Kssd is highly scalable. To the best of our knowledge, the containment analyses on 1,019,179 bacteria runs is so far the largest analysis performed on a client-side machine (except those performed on the server-end machine of the database), and it created a combined Kssd sketch of only 6.7 Gb from the 1.4 Pb raw datasets. Though we have fastq-dumped almost all the bacteria datasets, it suffered significantly higher frequent fastq-dump failures on complicated datasets such as metagenomics and human WGS datasets, which prevented us from sketching the entire SRA database. However, for a local manager of NCBI or other large-scale databases, it is feasible to sketch all nucleotide datasets in the database. The superiority of Kssd in low-cost computing makes it possible to provide handy and real-time online analyses for much more simultaneous users hence may greatly fasten data-driven discoveries. It is also possible to store the combined Kssd sketch of all the nucleotide datasets from NCBI in a normal laptop or smartphone and use it in conjunction with a portable sequencing device like nanopore Minion, so that one can conduct real-time resemblance and containment analysis for sequencing data in areas where internet is inaccessible, e.g., fieldwork or remote area.

Though Kssd possess above-mentioned merits, there are still limitations: firstly, Kssd loses its efficiency when searching individual gene or small virus references contained in mixture of sequences since these sequences are too short to be dimensionality reduced further to an informative sketch [9]. And Kssd requires the mixture of sequences to be dimensionality reduced at the same folds with the references, so the mixture of sequences cannot be dimensionality reduced either. We suggest that the references should be at least 10,000 base pairs, so that the lowest-level sketches (with 16-fold dimensionality reduction) would still be informative enough for effective distance estimation. For single-gene searching, the tool BIGSI [24] would be a more suitable choice, and for numerous small virus genome searching, Mash screen would be better. Secondly, in the current version of Kssd implementation, the choices for the dimensionality reduction are restricted to 16z fold (z takes integers), which prevents fine-tuning of the dimensionality reduction folds. Lastly, Kssd do not support amino acid sequences for current version.

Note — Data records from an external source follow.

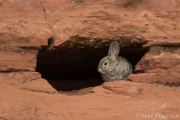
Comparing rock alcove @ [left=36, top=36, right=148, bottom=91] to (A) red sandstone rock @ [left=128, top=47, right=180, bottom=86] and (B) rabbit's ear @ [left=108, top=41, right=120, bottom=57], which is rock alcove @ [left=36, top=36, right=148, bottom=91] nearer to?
(B) rabbit's ear @ [left=108, top=41, right=120, bottom=57]

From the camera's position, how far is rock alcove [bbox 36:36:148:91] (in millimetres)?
6941

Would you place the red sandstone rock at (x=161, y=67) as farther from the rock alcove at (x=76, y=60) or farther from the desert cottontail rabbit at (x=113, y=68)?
the desert cottontail rabbit at (x=113, y=68)

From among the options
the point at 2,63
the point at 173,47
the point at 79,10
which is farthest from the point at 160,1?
the point at 2,63

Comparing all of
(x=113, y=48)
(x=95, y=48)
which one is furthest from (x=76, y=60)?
(x=113, y=48)

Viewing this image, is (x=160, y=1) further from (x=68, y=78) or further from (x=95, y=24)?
(x=68, y=78)

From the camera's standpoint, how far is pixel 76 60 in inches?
303

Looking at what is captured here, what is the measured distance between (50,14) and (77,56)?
3.76 feet

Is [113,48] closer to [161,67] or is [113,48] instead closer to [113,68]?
[113,68]

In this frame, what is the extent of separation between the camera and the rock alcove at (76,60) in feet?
22.8

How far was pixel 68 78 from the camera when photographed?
347 inches

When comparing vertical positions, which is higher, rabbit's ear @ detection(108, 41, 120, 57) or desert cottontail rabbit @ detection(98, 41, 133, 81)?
rabbit's ear @ detection(108, 41, 120, 57)

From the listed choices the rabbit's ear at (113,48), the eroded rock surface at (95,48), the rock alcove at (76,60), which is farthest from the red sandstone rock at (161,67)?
the rabbit's ear at (113,48)

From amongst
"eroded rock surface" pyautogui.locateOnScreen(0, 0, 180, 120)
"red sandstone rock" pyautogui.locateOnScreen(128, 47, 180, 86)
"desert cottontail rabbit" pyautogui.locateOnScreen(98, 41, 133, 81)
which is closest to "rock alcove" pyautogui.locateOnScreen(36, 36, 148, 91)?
"eroded rock surface" pyautogui.locateOnScreen(0, 0, 180, 120)

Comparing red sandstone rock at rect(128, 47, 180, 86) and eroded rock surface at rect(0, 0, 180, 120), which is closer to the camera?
eroded rock surface at rect(0, 0, 180, 120)
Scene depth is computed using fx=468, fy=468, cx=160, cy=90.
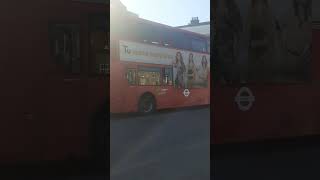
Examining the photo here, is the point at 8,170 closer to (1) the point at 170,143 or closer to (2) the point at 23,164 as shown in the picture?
(2) the point at 23,164

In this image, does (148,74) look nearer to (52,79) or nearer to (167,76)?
(167,76)

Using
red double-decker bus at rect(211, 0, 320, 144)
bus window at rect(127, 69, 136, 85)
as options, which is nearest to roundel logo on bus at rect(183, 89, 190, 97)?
bus window at rect(127, 69, 136, 85)

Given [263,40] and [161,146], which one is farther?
[263,40]

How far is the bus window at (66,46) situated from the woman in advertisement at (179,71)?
9.24 ft

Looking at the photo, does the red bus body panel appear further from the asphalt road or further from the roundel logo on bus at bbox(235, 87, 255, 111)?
the roundel logo on bus at bbox(235, 87, 255, 111)

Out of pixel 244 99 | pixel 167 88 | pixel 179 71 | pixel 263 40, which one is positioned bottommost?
pixel 244 99

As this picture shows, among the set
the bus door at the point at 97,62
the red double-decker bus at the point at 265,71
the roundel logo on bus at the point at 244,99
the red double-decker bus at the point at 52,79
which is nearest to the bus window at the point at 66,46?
the red double-decker bus at the point at 52,79

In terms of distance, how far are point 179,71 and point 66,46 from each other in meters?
2.89

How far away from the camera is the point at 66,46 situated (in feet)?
19.2

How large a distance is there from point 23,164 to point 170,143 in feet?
9.74

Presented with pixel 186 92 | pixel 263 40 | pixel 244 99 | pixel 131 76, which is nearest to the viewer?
pixel 131 76

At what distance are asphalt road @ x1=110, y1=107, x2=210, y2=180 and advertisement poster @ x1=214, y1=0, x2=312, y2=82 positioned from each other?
3.87m

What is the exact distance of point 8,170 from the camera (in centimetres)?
554

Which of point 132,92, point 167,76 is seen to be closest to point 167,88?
→ point 167,76
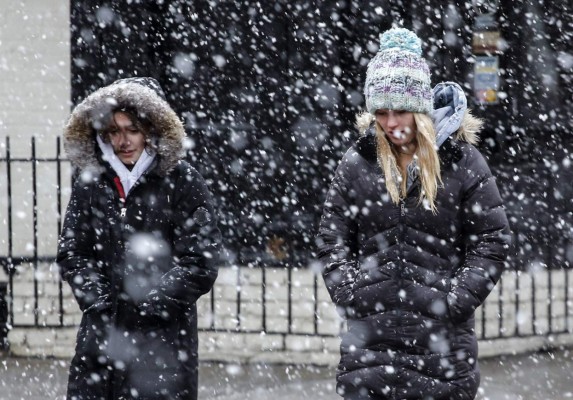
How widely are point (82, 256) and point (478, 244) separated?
67.1 inches

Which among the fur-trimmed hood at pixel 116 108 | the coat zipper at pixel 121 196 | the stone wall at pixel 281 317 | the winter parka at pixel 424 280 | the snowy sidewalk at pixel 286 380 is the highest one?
the fur-trimmed hood at pixel 116 108

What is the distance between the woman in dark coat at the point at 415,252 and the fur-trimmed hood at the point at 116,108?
2.59ft

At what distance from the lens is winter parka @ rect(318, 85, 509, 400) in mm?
3957

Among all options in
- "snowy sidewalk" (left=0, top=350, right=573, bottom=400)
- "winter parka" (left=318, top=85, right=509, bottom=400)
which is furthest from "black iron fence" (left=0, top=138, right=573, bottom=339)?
"winter parka" (left=318, top=85, right=509, bottom=400)

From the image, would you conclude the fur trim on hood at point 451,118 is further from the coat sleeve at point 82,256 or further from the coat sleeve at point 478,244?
the coat sleeve at point 82,256

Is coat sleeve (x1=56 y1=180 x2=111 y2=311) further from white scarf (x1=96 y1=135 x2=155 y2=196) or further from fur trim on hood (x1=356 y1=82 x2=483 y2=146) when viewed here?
fur trim on hood (x1=356 y1=82 x2=483 y2=146)

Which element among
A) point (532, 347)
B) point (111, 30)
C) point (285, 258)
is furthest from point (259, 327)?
point (111, 30)

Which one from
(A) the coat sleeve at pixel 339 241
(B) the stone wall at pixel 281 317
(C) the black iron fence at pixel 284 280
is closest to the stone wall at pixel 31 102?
(C) the black iron fence at pixel 284 280

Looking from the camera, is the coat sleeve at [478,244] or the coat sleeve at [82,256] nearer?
the coat sleeve at [478,244]

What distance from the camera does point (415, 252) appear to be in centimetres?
397

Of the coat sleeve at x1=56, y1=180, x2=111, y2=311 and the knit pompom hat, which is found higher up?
the knit pompom hat

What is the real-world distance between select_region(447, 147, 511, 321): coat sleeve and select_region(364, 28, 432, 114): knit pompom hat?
1.14 ft

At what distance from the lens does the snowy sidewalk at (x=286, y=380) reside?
6809mm

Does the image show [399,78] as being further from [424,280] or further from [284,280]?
[284,280]
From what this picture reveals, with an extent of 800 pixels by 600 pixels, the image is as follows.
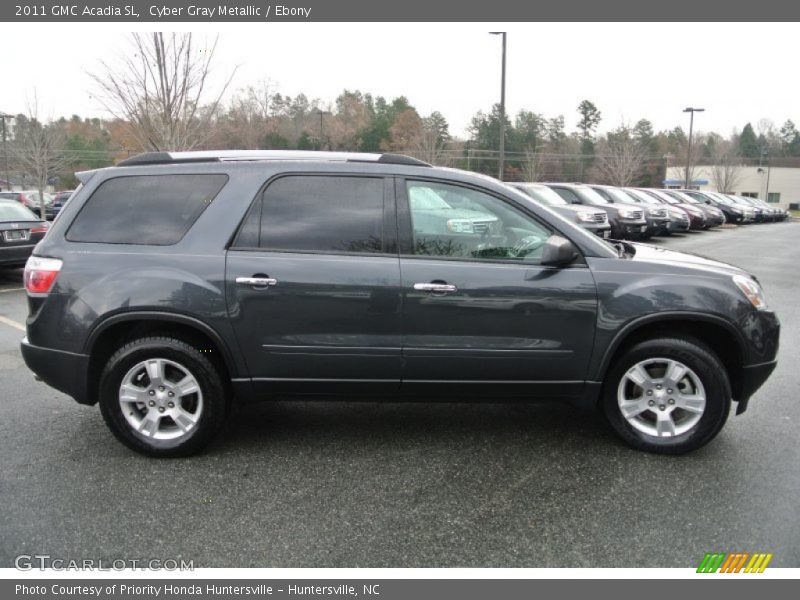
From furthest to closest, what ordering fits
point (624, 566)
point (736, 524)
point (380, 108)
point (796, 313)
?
1. point (380, 108)
2. point (796, 313)
3. point (736, 524)
4. point (624, 566)

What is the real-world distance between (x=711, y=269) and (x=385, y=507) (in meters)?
2.49

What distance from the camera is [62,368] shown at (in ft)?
12.4

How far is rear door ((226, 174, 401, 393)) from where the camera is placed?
11.9 feet

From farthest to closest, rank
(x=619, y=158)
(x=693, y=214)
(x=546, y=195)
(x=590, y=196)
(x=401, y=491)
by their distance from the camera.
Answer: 1. (x=619, y=158)
2. (x=693, y=214)
3. (x=590, y=196)
4. (x=546, y=195)
5. (x=401, y=491)

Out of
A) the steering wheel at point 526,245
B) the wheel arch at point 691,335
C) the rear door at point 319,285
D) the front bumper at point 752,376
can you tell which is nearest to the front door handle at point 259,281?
the rear door at point 319,285

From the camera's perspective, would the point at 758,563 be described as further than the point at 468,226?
No

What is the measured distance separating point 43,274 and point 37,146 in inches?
1184

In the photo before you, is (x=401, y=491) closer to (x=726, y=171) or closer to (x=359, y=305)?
(x=359, y=305)

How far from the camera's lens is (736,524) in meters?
3.03

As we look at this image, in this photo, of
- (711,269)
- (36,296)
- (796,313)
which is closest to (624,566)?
(711,269)

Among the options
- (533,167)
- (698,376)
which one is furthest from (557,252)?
(533,167)

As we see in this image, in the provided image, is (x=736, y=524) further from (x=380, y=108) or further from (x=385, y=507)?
(x=380, y=108)

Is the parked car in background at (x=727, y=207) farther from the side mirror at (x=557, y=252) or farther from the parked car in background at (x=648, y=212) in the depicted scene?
the side mirror at (x=557, y=252)

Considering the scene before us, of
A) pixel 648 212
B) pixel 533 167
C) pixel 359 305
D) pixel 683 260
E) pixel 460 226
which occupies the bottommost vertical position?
pixel 648 212
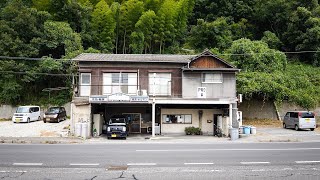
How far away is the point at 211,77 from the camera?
28.5 metres

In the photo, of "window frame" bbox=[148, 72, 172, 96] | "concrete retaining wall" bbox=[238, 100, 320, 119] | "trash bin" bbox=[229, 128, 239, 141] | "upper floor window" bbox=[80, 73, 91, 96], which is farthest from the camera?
"concrete retaining wall" bbox=[238, 100, 320, 119]

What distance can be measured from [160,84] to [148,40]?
59.3ft

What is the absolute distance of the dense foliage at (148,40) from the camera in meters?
37.6

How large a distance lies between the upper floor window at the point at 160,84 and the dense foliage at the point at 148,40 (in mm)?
10499

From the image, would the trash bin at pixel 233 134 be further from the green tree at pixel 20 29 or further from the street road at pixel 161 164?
A: the green tree at pixel 20 29

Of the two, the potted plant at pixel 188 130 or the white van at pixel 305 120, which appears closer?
the potted plant at pixel 188 130

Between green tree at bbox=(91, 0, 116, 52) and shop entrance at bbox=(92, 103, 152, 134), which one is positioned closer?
shop entrance at bbox=(92, 103, 152, 134)

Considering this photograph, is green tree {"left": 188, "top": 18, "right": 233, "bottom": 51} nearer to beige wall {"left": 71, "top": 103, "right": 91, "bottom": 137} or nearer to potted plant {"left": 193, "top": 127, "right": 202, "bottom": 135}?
potted plant {"left": 193, "top": 127, "right": 202, "bottom": 135}

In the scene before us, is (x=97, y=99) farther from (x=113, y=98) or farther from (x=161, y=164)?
(x=161, y=164)

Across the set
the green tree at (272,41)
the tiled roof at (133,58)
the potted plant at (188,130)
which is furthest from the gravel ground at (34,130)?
the green tree at (272,41)

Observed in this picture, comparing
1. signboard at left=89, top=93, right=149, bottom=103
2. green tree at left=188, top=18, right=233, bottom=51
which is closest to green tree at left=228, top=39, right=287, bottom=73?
green tree at left=188, top=18, right=233, bottom=51

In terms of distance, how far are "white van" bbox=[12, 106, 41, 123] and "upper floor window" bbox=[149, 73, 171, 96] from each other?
13.8 meters

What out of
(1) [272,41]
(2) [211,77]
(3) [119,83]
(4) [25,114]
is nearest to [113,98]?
(3) [119,83]

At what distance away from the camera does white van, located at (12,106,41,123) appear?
3322 centimetres
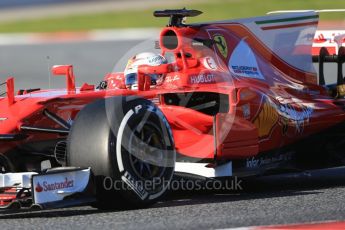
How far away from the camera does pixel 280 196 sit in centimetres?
704

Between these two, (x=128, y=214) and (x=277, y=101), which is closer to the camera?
(x=128, y=214)

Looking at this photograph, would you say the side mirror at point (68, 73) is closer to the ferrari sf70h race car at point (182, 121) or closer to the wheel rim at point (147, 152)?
the ferrari sf70h race car at point (182, 121)

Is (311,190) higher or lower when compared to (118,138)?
lower

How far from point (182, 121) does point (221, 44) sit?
836 millimetres

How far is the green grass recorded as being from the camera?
27.6m

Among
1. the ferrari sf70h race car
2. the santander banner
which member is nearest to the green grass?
the ferrari sf70h race car

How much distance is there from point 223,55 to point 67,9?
27.6 m

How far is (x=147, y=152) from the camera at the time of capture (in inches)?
255

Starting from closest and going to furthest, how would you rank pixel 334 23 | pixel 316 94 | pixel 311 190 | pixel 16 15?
pixel 311 190, pixel 316 94, pixel 334 23, pixel 16 15

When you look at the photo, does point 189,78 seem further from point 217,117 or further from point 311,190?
point 311,190

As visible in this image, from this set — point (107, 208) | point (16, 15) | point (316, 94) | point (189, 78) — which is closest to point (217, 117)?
point (189, 78)

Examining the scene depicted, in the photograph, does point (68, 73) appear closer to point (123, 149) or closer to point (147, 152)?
point (147, 152)

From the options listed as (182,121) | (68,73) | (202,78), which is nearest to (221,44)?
(202,78)

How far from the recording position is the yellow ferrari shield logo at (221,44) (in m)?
7.52
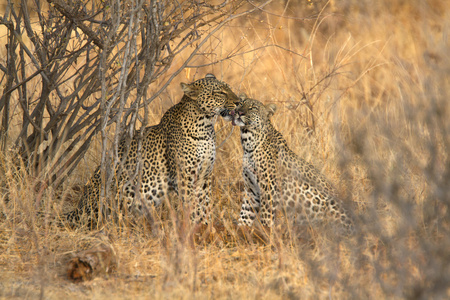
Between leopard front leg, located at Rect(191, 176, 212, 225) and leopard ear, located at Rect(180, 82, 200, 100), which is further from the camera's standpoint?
leopard ear, located at Rect(180, 82, 200, 100)

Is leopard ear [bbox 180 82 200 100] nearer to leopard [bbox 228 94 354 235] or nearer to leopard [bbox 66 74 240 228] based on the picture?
leopard [bbox 66 74 240 228]

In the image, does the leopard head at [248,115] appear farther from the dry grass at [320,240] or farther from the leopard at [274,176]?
the dry grass at [320,240]

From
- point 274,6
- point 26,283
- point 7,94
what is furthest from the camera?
point 274,6

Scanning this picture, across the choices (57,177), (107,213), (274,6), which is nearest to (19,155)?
(57,177)

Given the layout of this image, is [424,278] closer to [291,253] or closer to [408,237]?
[408,237]

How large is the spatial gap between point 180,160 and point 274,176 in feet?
3.39

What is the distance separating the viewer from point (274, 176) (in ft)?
21.9

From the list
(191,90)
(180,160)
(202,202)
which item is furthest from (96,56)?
(202,202)

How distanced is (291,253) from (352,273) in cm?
85

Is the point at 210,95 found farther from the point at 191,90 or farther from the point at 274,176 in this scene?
the point at 274,176

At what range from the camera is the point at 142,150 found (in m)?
6.90

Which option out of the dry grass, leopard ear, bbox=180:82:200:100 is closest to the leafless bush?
leopard ear, bbox=180:82:200:100

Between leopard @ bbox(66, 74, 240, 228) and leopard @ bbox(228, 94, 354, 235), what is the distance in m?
0.29

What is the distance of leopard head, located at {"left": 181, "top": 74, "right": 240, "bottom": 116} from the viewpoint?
6.80m
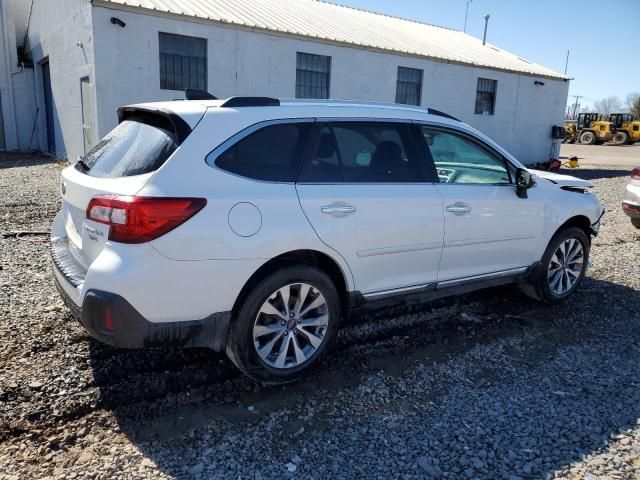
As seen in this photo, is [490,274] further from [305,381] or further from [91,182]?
[91,182]

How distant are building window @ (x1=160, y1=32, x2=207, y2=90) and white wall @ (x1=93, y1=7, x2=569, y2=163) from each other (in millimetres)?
189

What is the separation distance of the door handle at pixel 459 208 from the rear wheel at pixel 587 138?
144ft

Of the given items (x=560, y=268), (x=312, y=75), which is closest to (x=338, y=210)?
(x=560, y=268)

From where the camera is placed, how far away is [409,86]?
57.3 feet

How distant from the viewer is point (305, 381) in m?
3.48

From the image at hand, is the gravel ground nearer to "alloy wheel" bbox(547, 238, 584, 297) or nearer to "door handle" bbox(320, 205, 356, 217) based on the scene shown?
"alloy wheel" bbox(547, 238, 584, 297)

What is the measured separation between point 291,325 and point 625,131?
46939 mm

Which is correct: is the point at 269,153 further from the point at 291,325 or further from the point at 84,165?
the point at 84,165

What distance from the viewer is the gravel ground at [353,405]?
2668 millimetres

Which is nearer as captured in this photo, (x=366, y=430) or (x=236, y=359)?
(x=366, y=430)

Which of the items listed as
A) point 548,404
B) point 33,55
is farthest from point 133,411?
point 33,55

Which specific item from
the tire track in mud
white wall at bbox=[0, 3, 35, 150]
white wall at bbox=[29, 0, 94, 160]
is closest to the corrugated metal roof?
white wall at bbox=[29, 0, 94, 160]

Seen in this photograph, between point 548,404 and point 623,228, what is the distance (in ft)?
22.2

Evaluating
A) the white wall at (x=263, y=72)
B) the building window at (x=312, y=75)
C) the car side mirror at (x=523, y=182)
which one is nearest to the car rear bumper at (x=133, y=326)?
the car side mirror at (x=523, y=182)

One important future direction is developing long-reads overlapper and mapper based on the k-mer substring space sampling framework. Current long-read overlapper adopts the MinHash technique that always selects a fixed number of k-mers for a read [7], which may waste space or hurt sensitivity when input sequences vary greatly in lengths [8]. Kssd has the superiority in that it always selects k-mers with its number proportion to the length of the read. Moreover, Kssd sketch is reversible, meaning the selected k-mers could be recovered from the sketches, so there is no need to store the k-mers hence helps saving the memory cost. Another important direction is to estimate directly from the sketch the abundance of each reference contained. Though it is easy to tracking in sketch the k-mer occurrences from the mixture of sequences, the relationship between the k-mer occurrences and the abundance of each reference contained is complicated, since other genomes contained may also contribute to the k-mer occurrences thus confounding abundance estimation. However, the relationship is not totally chaotic, it is evidenced that there is clear average nucleotide identity (ANI) boundary (ANI = 95%) between two difference prokaryotic species [15], which means roughly 5% or larger genome regions are species-specific; thus, the k-mer occurrences of these regions are not or much less confounded by other species and probably reflect the truth abundance. Therefore, a robust inferring of species-specific k-mer occurrences would be the key for sketch-based abundance estimation. Though MinHash technique was introduced for biological sequences handling recently, it has long history of development that initially used for detecting similar web pages and clustering documents [5]. In contrast, Kssd was introduced first time in this study, but we speculate that a modified version of Kssd can perform tasks like documents clustering or similar web pages detection as well. After all, the documents, webpage content, and DNA are essentially all sequences but with a different alphabet set.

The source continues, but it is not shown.